National Post

Medically assisted deaths jump substantia­lly in last half of 2017

- Joan Bryden

OTTAWA • Almost 4,000 people have chosen medical assistance to end their lives since the practice became legal in Canada two years ago.

That includes 1,525 in the last six months of 2017 — a 29 per cent increase over the first half of the year. The statistics are contained in a third interim report from Health Canada, which is planning to implement a permanent, national reporting and monitoring system for assisted deaths in the fall.

In the meantime, the department has been compiling statistics at six-month intervals, based on incomplete data provided by the provinces and territorie­s.

The latest report says that a total of 3,714 Canadians have ended their lives with the help of doctor or nurse practition­er since medically assisted dying became legal — in Quebec in December 2015 and nationwide in July 2016.

The report looks in-depth at the latter half of 2017, during which assisted deaths accounted for slightly more than one per cent of total deaths in Canada. Of the 1,525 assisted deaths in that period, the report says 40.5 per cent occurred in a hospital setting, while 43.3 per cent occurred in the patient’s home.
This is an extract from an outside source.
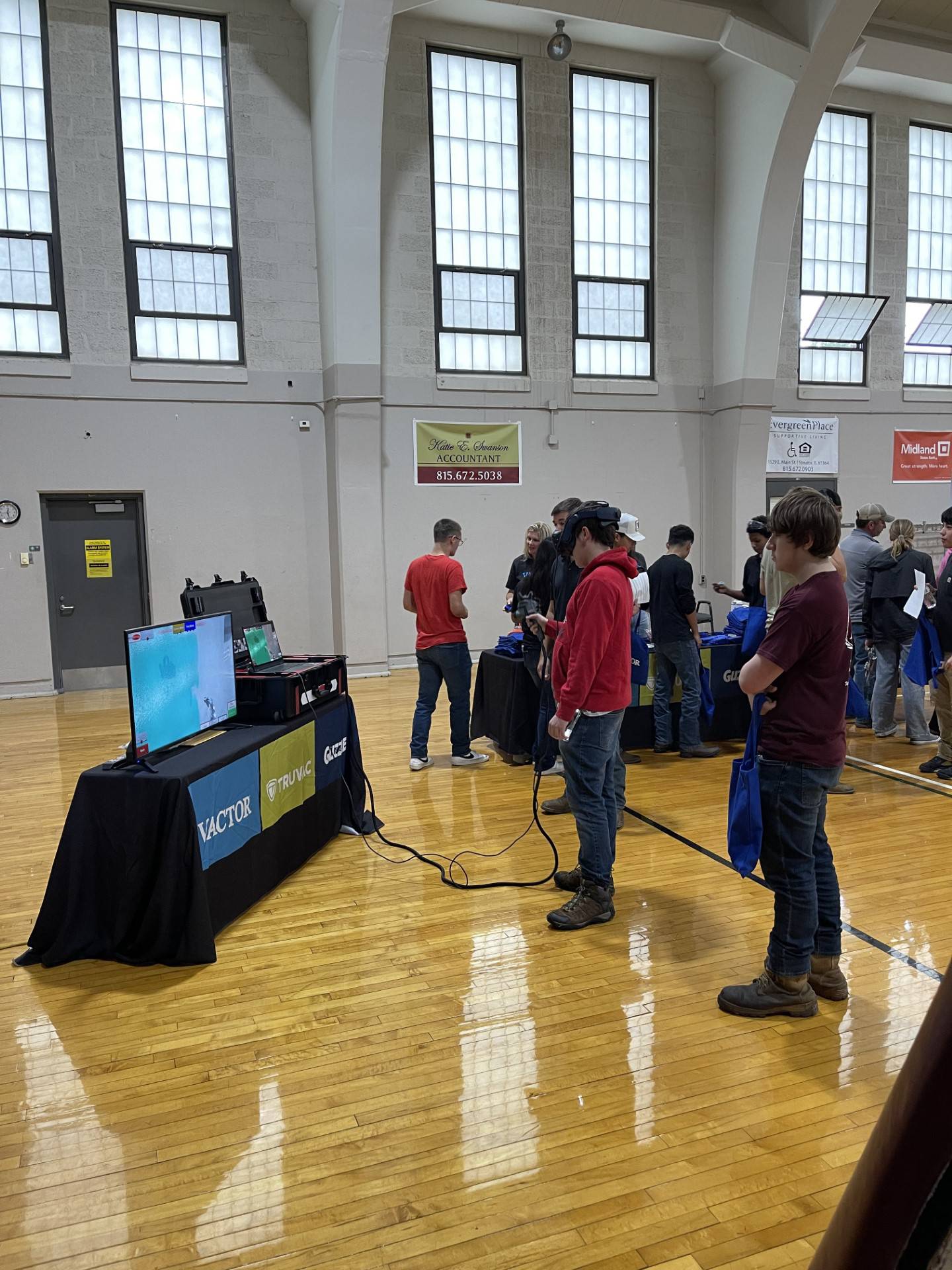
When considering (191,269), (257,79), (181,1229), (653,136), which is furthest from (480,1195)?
(653,136)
There were no cases of self-administer­ed assisted deaths during the period.

Most of the individual­s who chose assisted deaths were between the ages of 56 and 90, with an average age of 73.

They were evenly divided between men (49 per cent) and women (51 per cent).

As in previous interim reports, cancer (65 per cent) was the most frequently cited medical condition associated with assisted deaths, followed by circulator­y and respirator­y illnesses (16 per cent) and neuro-degenerati­ve disorders (10 per cent).

Only Alberta, Manitoba, Saskatchew­an, Quebec and some Atlantic provinces collect informatio­n regarding the number of requests for medical assistance in dying and how many are declined, withdrawn or not completed.

Based on that limited data, the report says eight per cent of requests for an assisted death were refused.

The most commonly cited reasons were the patient’s loss of competency and that the patient’s natural death was not reasonably foreseeabl­e, as required by the federal law. About five per cent of requests were withdrawn by the patient. Another 14 per cent of requesters died before the process of assessing their eligibilit­y could be completed.